The kotlin workaround hacks are clever but also nasty and having real VM support for this would be great. But it also is starting to seem like the type of issue that just won't ever be fixed, despite how hugely important it is for performance.




It takes time to make such a fundamental, but backwards compatible change for 10 million developers... Nobody wants Python 2 -> 3...


It's a new keyword & bytecode feature, so there's no backwards compatible risks to it. Nobody's existing code would be impacted as nobody's existing code is using user-defined value types in the byte code.

It looks like there were some experiments and prototyping out of Valhalla from 2014-2018 (including a publicly available build: https://jaxenter.com/java-value-type-163446.html ), but there doesn't seem to be any updates since then



> there doesn't seem to be any updates since then

Oracle (Brian Goetz in particular) regularly gives talks and interviews and publishes updates.

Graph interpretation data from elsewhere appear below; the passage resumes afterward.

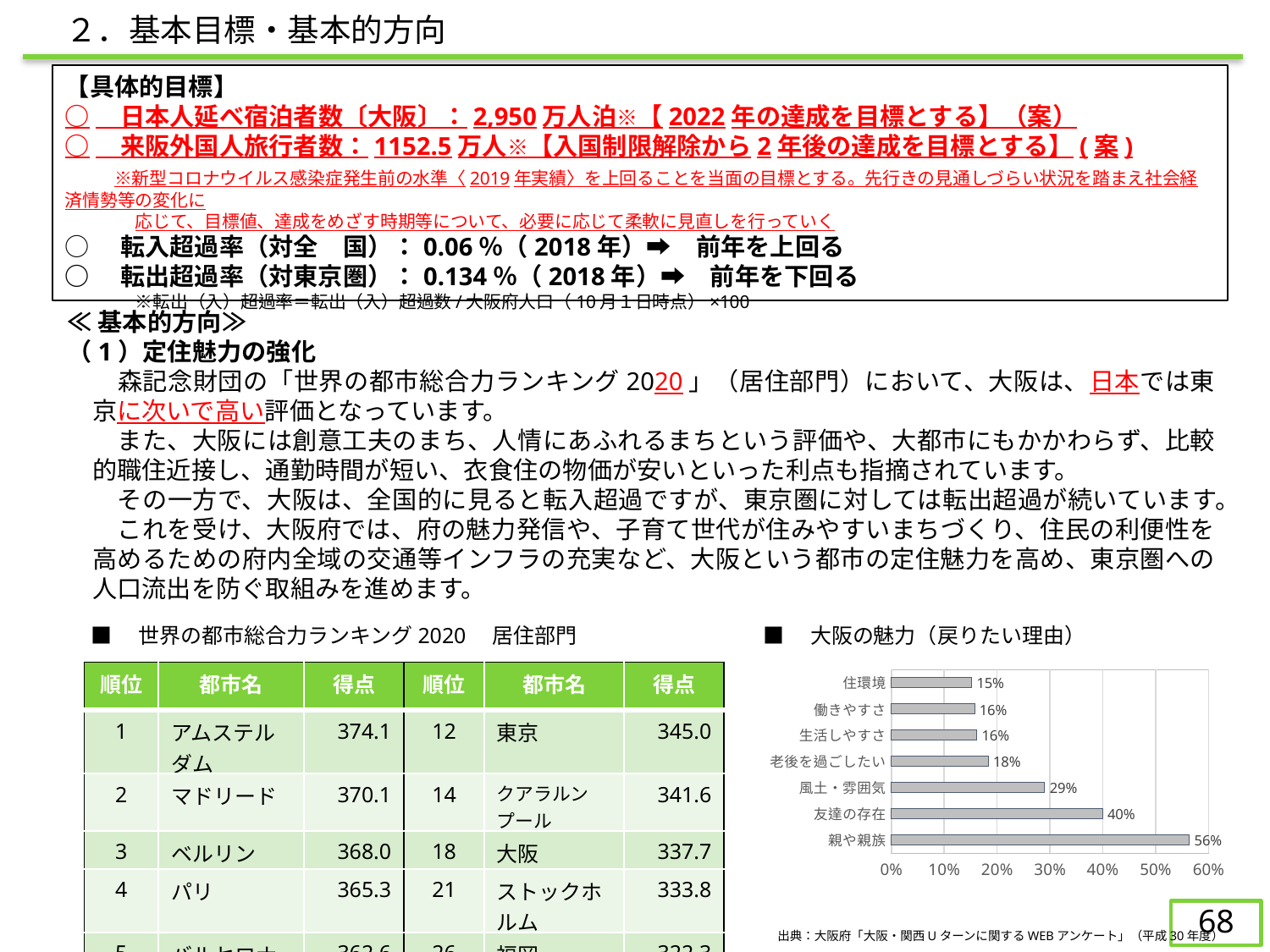
In the chart 大阪の魅力（戻りたい理由）, what is the value for 友達の存在? 40% In the chart 大阪の魅力（戻りたい理由）, is the value for 友達の存在 greater or less than 30%? greater In the chart 大阪の魅力（戻りたい理由）, what is the value for 風土・雰囲気? 29% What kind of chart is 大阪の魅力（戻りたい理由）? bar chart In the chart 大阪の魅力（戻りたい理由）, what is the difference between 親や親族 and 友達の存在? 16% In the chart 大阪の魅力（戻りたい理由）, which is larger, 風土・雰囲気 or 老後を過ごしたい? 風土・雰囲気 In the chart 大阪の魅力（戻りたい理由）, which category has the highest value? 親や親族 In the chart 大阪の魅力（戻りたい理由）, what is the highest value shown on the horizontal axis? 60% In the chart 大阪の魅力（戻りたい理由）, what is the value for 住環境? 15% In the chart 大阪の魅力（戻りたい理由）, what is the value for 親や親族? 56% In the chart 大阪の魅力（戻りたい理由）, which category has the lowest value? 住環境 How many categories are shown in the chart 大阪の魅力（戻りたい理由）? 7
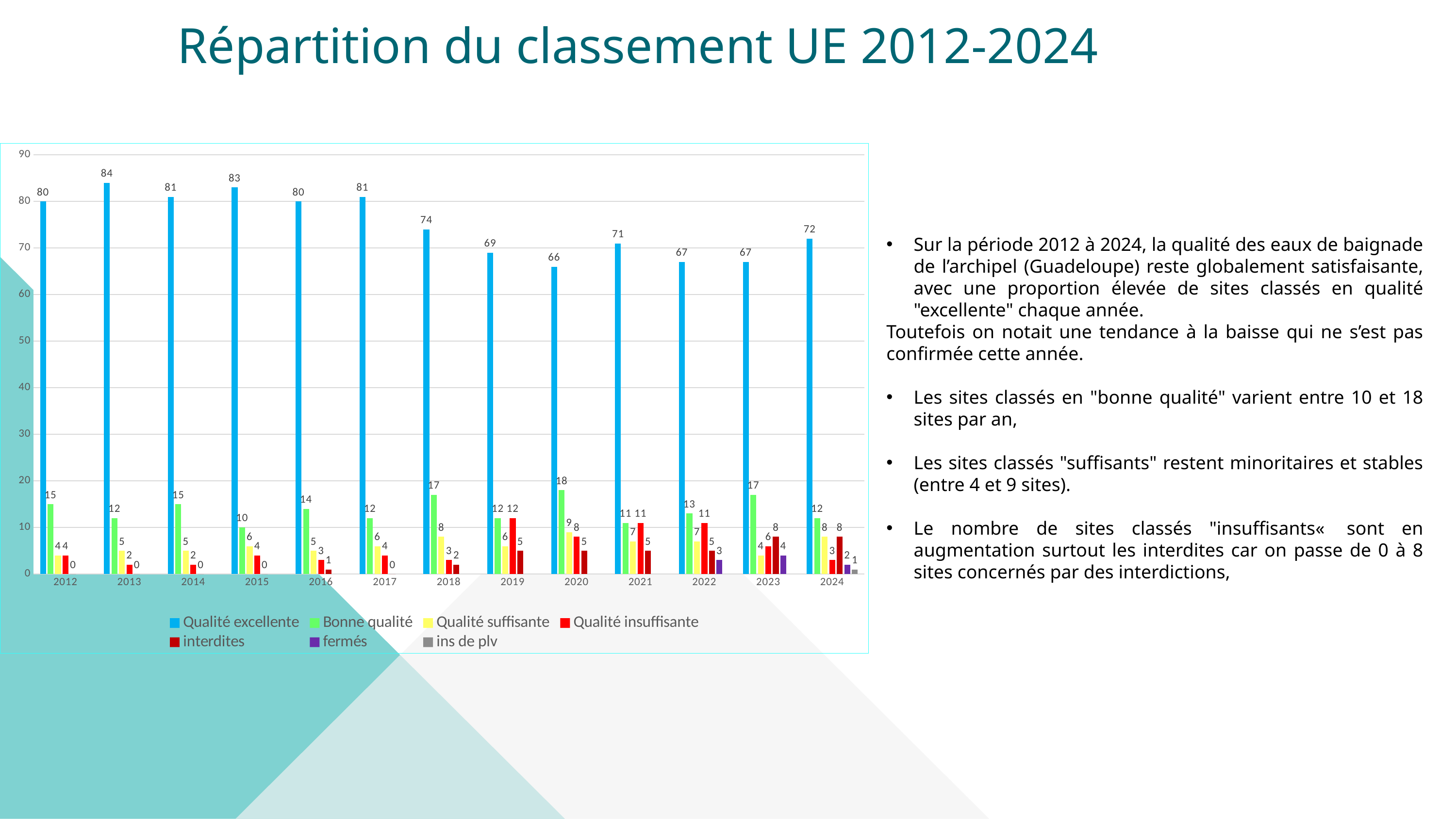
Which year has the lowest value for Qualité excellente? 2020 Which is larger in 2019: Bonne qualité or Qualité insuffisante? They are equal (12) What is the difference between Qualité excellente in 2013 and in 2020? 18 How many years are shown on the x axis? 13 What is the value of Bonne qualité in 2020? 18 How many series does the legend list? 7 What is the value of interdites in 2024? 8 Is the value for Qualité excellente in 2018 greater or less than 70? greater What is the title of the slide containing the chart? Répartition du classement UE 2012-2024 What is the value of Qualité excellente in 2013? 84 Which year has the highest value for Qualité excellente? 2013 What kind of chart is shown on the slide? bar chart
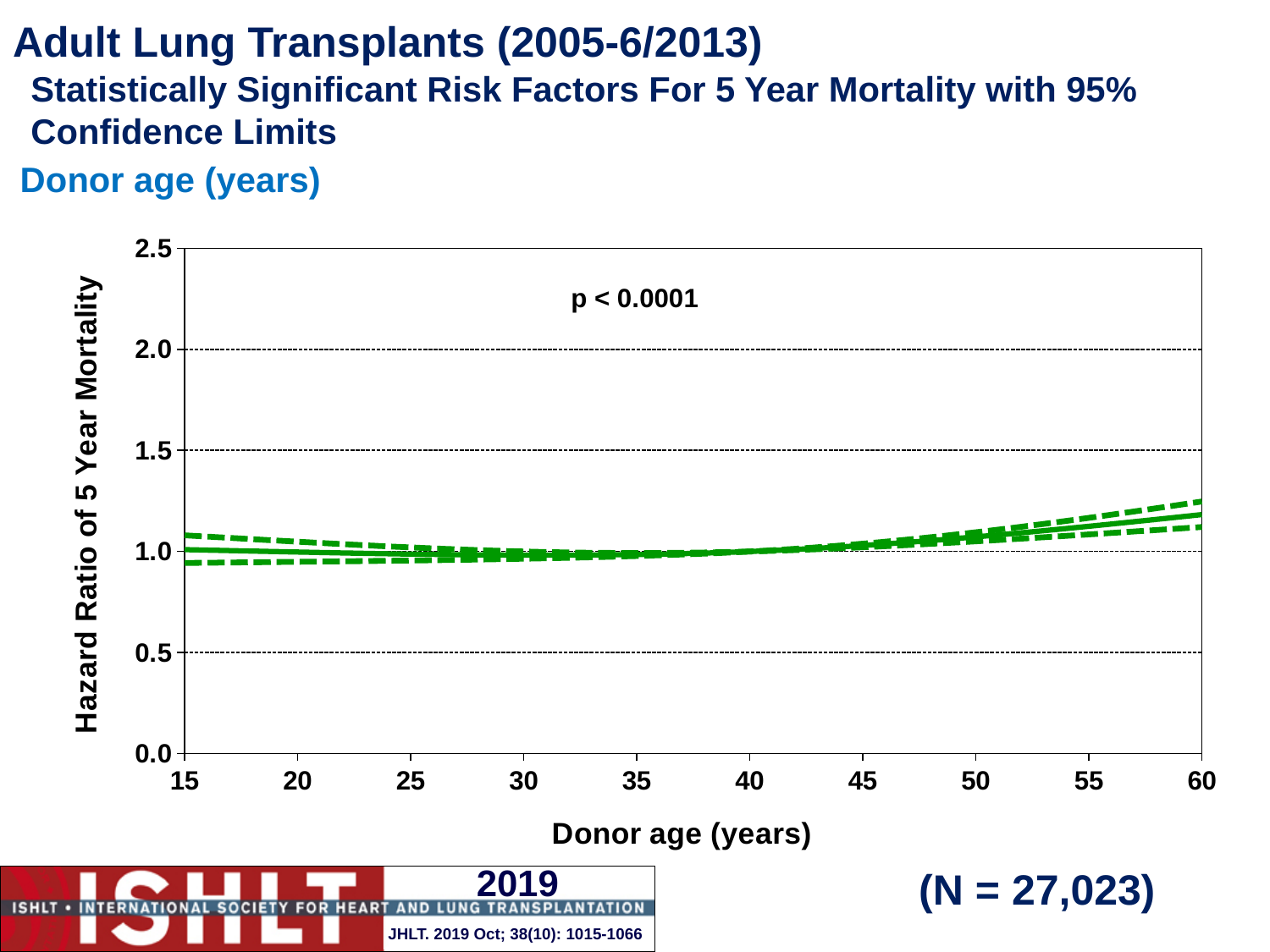
What is the label of the y axis? Hazard Ratio of 5 Year Mortality Is the hazard ratio at a donor age of 60 years larger or smaller than at a donor age of 40 years? larger How many lines (solid and dashed) are plotted on the chart? 3 What is the label of the x axis? Donor age (years) At which donor age shown on the x axis is the hazard ratio highest? 60 Is the hazard ratio for a donor age of 60 years greater or less than 1.0? greater Is the hazard ratio for a donor age of 15 years greater or less than 1.5? less What sample size (N) is shown on the slide? N = 27,023 What kind of chart is shown on the slide? line chart What p-value is printed on the chart? p < 0.0001 Does the hazard ratio rise or fall as donor age increases from 40 to 60 years? rise Is the hazard ratio for a donor age of 60 years greater or less than 1.5? less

There was even a link on this site a couple weeks ago: https://news.ycombinator.com/item?id=28364500


They don't want to introduce the a third type (next to primitive types and reference types). They are unifying the type system so that after this change we will also get universal generics so that List<T> could be List<int>, List<Person> and also List<Person.val> (where Person.val is an inlined class without identity).


But introducing such a large scale change to the JVM has to be well thought out, especially when it will get to live for decades.